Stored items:

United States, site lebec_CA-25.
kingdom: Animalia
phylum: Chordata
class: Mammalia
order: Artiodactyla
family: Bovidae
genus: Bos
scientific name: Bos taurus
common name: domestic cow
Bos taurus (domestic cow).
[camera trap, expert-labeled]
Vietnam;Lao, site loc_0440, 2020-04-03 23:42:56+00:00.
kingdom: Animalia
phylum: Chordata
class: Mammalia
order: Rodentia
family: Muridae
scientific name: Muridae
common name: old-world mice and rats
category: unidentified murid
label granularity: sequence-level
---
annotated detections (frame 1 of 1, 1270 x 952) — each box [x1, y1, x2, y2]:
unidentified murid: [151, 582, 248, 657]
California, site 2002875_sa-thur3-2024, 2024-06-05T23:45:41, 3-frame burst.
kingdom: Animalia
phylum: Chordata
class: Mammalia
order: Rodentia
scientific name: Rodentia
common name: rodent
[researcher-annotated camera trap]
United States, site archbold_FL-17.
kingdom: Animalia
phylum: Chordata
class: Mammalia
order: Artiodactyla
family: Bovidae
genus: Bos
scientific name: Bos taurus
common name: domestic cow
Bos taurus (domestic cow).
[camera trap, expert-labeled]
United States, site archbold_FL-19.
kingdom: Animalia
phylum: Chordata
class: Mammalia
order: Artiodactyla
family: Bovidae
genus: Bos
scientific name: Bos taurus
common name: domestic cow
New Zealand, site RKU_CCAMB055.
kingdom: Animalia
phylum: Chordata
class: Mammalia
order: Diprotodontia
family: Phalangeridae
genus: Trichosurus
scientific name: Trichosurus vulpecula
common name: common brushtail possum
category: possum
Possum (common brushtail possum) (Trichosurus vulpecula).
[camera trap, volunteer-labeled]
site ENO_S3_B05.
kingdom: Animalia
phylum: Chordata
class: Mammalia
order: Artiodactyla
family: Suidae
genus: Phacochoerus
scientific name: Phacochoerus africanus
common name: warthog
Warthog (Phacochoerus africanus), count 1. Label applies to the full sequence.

▸ **Work task**: Could you reproduce every record exactly as it appears?

▸ **Your response**:
United States, site lebec_CA-25.
kingdom: Animalia
phylum: Chordata
class: Mammalia
order: Artiodactyla
family: Bovidae
genus: Bos
scientific name: Bos taurus
common name: domestic cow
Bos taurus (domestic cow).
[camera trap, expert-labeled]
Vietnam;Lao, site loc_0440, 2020-04-03 23:42:56+00:00.
kingdom: Animalia
phylum: Chordata
class: Mammalia
order: Rodentia
family: Muridae
scientific name: Muridae
common name: old-world mice and rats
category: unidentified murid
label granularity: sequence-level
---
annotated detections (frame 1 of 1, 1270 x 952) — each box [x1, y1, x2, y2]:
unidentified murid: [151, 582, 248, 657]
California, site 2002875_sa-thur3-2024, 2024-06-05T23:45:41, 3-frame burst.
kingdom: Animalia
phylum: Chordata
class: Mammalia
order: Rodentia
scientific name: Rodentia
common name: rodent
[researcher-annotated camera trap]
United States, site archbold_FL-17.
kingdom: Animalia
phylum: Chordata
class: Mammalia
order: Artiodactyla
family: Bovidae
genus: Bos
scientific name: Bos taurus
common name: domestic cow
Bos taurus (domestic cow).
[camera trap, expert-labeled]
United States, site archbold_FL-19.
kingdom: Animalia
phylum: Chordata
class: Mammalia
order: Artiodactyla
family: Bovidae
genus: Bos
scientific name: Bos taurus
common name: domestic cow
New Zealand, site RKU_CCAMB055.
kingdom: Animalia
phylum: Chordata
class: Mammalia
order: Diprotodontia
family: Phalangeridae
genus: Trichosurus
scientific name: Trichosurus vulpecula
common name: common brushtail possum
category: possum
Possum (common brushtail possum) (Trichosurus vulpecula).
[camera trap, volunteer-labeled]
site ENO_S3_B05.
kingdom: Animalia
phylum: Chordata
class: Mammalia
order: Artiodactyla
family: Suidae
genus: Phacochoerus
scientific name: Phacochoerus africanus
common name: warthog
Warthog (Phacochoerus africanus), count 1. Label applies to the full sequence.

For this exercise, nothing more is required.